__Problem requirements__:
Reproduce the text lines of the material below, swapping every occurrence of "bridge parapet" for "stone railing" and leaving everything else unchanged. Omit the pictures from your answer.

[Rows from a dataset]
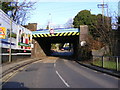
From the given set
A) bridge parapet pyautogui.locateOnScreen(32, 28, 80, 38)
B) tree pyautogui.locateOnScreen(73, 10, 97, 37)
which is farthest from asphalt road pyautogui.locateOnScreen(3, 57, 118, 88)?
tree pyautogui.locateOnScreen(73, 10, 97, 37)

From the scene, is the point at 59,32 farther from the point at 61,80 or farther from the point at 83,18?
the point at 61,80

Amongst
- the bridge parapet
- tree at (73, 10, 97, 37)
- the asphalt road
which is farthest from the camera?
tree at (73, 10, 97, 37)

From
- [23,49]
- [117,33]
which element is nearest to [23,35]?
[23,49]

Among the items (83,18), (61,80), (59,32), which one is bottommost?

__Solution for this problem__:
From the given set
A) stone railing pyautogui.locateOnScreen(32, 28, 80, 38)
B) tree pyautogui.locateOnScreen(73, 10, 97, 37)
which is farthest from asphalt road pyautogui.locateOnScreen(3, 57, 118, 88)?
tree pyautogui.locateOnScreen(73, 10, 97, 37)

From the scene, is the point at 59,32 farther from the point at 61,80 or farther from the point at 83,18?
the point at 61,80

Amongst
- the stone railing
- tree at (73, 10, 97, 37)
- the asphalt road
which is farthest from the camera?
tree at (73, 10, 97, 37)

From
- [23,49]
- [117,33]
which element is nearest to [23,35]?
[23,49]

Among the items (83,18), (61,80), (59,32), which one is bottommost?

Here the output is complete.